_Problems to work on_
1/ From the GPT-5.6 text, transcribe the stretch from "OpenAI's preview page says GPT-5.6" through "input, $15 output per 1M tokens.".
2/ According to the GPT-5.6 text, what does Terminal-Bench 2.1 test?
3/ Decide whether each statement agrees with the GPT-5.6 text. Answer yes or no for each, and quote the deciding words.
(a) Luna costs $6 per 1M output tokens.
(b) Claude Mythos 5 scores higher on the chart than GPT-5.6 Sol.
(c) GPT-5.6 models are first available to every API user.

_Text under study_

──────────────────────────────

OpenAI's preview page says GPT-5.6 models initially ship through the API and Codex to selected trusted partners and organizations. koltregaskes's code-reference post repeats the same hidden model-name finding and says the models are still hidden.
Model tiers
OpenAI's naming system splits generation from tier. The number marks GPT-5.6; Sol, Terra, and Luna are durable capability tiers that can advance separately, according to OpenAI's preview page.
The tier map in haider1's graphic matches the official pricing:
- Sol: flagship model for ambitious agentic work, $5 input, $0.50 cached input, $30 output per 1M tokens.
- Terra: balanced model for everyday work, $2.50 input, $0.25 cached input, $15 output per 1M tokens.
- Luna: fast model for high-volume work, $1 input, $0.10 cached input, $6 output per 1M tokens.
OpenAI also says Terra has competitive performance to GPT-5.5 at half the cost, and Luna is the lowest-cost option in the family. haider1's follow-up thread frames Luna and Terra as the interesting models for most tasks, with Sol Ultra reserved for the hardest slice.
TerminalBench chart
OpenAI's preview page says Terminal-Bench 2.1 tests command-line workflows requiring planning, iteration, and tool coordination. The chart circulating in bridgemindai's post gives the score table people are arguing over:
- GPT-5.6 Sol Ultra: 91.9%
- GPT-5.6 Sol: 88.8%
- Claude Mythos 5: 88.0%
- GPT-5.6 Terra: 84.3%
- Claude Fable 5: 84.3%
- GPT-5.5: 83.4%
- GPT-5.6 Luna: 82.5%
- Claude Opus 4.8: 78.9%
- Gemini 3.1 Pro Preview: 70.7%
The gap that matters for coding-agent nerds is Sol Ultra over Fable 5, 91.9% versus 84.3%. bridgemindai's workflow reply adds the caveat: TerminalBench is one signal, and the open question is how the model holds up inside a real workflow.

──────────────────────────────

_Given information_
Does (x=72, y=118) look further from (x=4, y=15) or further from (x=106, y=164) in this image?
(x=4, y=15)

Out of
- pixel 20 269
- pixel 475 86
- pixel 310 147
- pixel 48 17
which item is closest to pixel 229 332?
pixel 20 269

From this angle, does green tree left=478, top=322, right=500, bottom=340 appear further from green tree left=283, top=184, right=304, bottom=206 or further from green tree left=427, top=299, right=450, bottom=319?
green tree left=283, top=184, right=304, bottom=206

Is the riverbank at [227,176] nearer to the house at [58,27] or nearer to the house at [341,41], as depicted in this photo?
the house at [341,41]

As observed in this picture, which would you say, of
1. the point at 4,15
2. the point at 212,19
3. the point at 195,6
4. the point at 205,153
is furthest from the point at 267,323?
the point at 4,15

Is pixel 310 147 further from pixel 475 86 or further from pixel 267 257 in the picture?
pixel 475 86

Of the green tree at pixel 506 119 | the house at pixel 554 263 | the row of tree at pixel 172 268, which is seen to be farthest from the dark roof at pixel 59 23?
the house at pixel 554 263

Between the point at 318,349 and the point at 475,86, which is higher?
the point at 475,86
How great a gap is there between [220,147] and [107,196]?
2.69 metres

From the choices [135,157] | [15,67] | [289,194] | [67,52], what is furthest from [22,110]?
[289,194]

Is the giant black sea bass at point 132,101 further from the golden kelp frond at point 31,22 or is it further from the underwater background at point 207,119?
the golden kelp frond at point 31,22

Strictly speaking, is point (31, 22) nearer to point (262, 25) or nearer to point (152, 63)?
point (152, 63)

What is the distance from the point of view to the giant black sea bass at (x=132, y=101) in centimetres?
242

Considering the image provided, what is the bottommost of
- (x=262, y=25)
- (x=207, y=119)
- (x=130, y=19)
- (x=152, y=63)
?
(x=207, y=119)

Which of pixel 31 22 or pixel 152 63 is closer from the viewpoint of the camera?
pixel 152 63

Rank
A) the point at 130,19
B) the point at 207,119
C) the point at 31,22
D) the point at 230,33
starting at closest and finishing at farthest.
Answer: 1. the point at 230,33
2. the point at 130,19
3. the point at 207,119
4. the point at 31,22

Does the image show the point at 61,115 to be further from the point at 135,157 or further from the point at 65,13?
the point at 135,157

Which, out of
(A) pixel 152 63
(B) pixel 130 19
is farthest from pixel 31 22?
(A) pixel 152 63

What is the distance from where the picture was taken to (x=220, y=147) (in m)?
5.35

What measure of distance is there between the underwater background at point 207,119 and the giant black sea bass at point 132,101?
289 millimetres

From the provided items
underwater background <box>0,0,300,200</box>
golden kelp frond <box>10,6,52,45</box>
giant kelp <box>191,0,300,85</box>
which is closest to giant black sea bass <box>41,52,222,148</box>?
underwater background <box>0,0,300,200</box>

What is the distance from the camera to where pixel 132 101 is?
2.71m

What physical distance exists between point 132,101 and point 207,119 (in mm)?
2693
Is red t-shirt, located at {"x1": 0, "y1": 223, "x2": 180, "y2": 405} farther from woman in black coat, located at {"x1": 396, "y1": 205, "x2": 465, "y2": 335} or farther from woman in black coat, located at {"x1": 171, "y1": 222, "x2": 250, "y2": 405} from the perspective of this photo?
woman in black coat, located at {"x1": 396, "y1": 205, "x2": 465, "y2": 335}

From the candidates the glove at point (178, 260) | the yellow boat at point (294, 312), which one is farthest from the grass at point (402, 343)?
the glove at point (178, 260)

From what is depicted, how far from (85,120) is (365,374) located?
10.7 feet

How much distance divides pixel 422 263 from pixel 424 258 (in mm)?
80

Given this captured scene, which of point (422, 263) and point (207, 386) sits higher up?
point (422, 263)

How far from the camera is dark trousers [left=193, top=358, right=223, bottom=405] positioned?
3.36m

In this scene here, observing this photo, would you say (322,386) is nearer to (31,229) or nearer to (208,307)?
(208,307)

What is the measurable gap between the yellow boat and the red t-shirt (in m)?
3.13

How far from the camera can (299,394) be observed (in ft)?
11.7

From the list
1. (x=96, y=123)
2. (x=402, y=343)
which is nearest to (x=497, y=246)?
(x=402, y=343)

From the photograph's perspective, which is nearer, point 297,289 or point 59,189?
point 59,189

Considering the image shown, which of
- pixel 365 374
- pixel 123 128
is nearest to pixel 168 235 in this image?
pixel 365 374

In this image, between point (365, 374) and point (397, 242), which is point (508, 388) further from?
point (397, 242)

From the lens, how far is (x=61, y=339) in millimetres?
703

──────────────────────────────

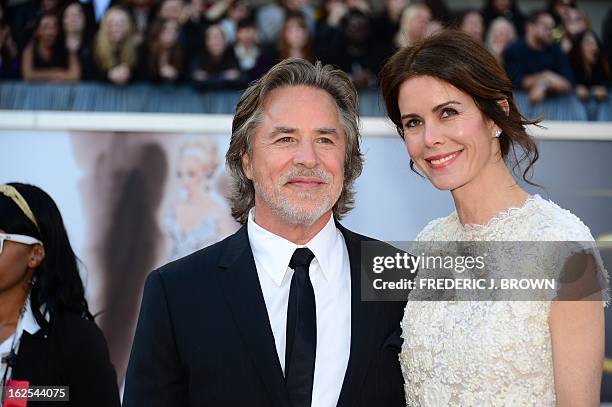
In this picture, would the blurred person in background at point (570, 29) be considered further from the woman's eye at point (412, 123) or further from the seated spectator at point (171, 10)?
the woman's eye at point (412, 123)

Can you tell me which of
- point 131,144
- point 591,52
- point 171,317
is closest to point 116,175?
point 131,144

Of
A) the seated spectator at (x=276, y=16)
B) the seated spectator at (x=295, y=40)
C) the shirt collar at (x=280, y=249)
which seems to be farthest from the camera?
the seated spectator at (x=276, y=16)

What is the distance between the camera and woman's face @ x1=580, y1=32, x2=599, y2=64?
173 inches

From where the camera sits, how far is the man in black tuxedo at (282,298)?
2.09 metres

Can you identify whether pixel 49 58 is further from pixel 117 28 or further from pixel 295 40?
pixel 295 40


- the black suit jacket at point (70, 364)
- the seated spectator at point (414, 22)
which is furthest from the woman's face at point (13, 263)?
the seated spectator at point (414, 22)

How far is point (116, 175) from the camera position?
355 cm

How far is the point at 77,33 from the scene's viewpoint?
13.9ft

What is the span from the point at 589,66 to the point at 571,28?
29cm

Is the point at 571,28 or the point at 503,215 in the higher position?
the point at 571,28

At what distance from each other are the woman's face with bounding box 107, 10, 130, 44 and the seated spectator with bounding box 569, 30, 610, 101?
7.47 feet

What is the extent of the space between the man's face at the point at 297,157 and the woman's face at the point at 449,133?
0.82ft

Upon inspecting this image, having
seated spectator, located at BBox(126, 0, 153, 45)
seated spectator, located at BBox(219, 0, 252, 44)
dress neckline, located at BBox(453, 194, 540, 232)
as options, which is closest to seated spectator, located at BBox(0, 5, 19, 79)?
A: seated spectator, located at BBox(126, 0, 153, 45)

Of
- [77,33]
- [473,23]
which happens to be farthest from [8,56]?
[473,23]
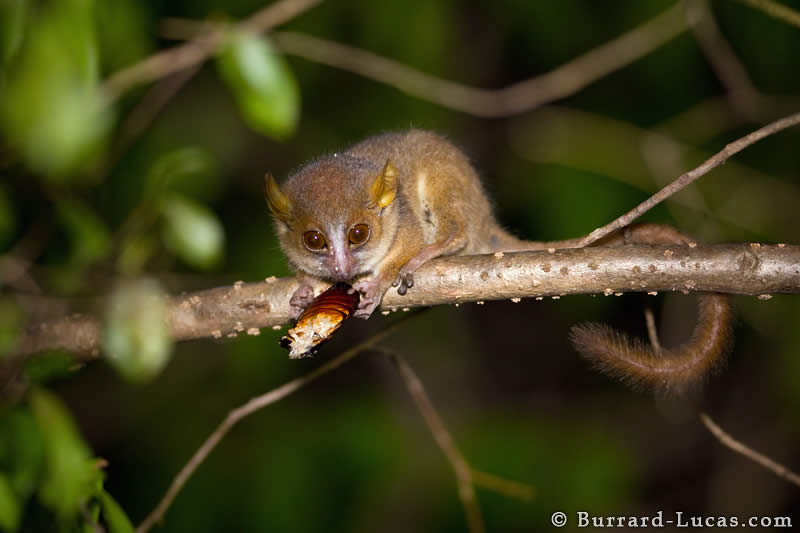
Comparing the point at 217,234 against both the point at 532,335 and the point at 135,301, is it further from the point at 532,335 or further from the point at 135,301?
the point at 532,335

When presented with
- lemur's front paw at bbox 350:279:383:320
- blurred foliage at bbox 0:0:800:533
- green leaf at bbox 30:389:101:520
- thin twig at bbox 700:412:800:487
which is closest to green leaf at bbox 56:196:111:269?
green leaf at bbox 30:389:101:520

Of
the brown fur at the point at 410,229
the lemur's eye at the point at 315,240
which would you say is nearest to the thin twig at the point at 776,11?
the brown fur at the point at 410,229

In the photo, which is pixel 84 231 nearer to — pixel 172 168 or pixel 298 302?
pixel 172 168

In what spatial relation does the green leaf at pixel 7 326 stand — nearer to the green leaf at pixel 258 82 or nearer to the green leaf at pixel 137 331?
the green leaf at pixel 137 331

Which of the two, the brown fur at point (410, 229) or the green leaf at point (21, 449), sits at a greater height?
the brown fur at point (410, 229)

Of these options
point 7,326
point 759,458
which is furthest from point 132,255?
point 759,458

──────────────────────────────

_Expected outputs_
1/
OpenAI's preview page says GPT-5.6 models initially ship through the API and Codex to selected trusted partners and organizations. koltregaskes's code-reference post repeats the same hidden model-name finding and says the models are still hidden.
Model tiers
OpenAI's naming system splits generation from tier. The number marks GPT-5.6; Sol, Terra, and Luna are durable capability tiers that can advance separately, according to OpenAI's preview page.
The tier map in haider1's graphic matches the official pricing:
- Sol: flagship model for ambitious agentic work, $5 input, $0.50 cached input, $30 output per 1M tokens.
- Terra: balanced model for everyday work, $2.50 input, $0.25 cached input, $15 output per 1M tokens.

2/ Command-line workflows requiring planning, iteration, and tool coordination.

3/
(a) Yes: "Luna: fast model for high-volume work, $1 input, $0.10 cached input, $6 output per 1M tokens."
(b) No: "GPT-5.6 Sol: 88.8%" and "Claude Mythos 5: 88.0%"
(c) No: "initially ship through the API and Codex to selected trusted partners and organizations"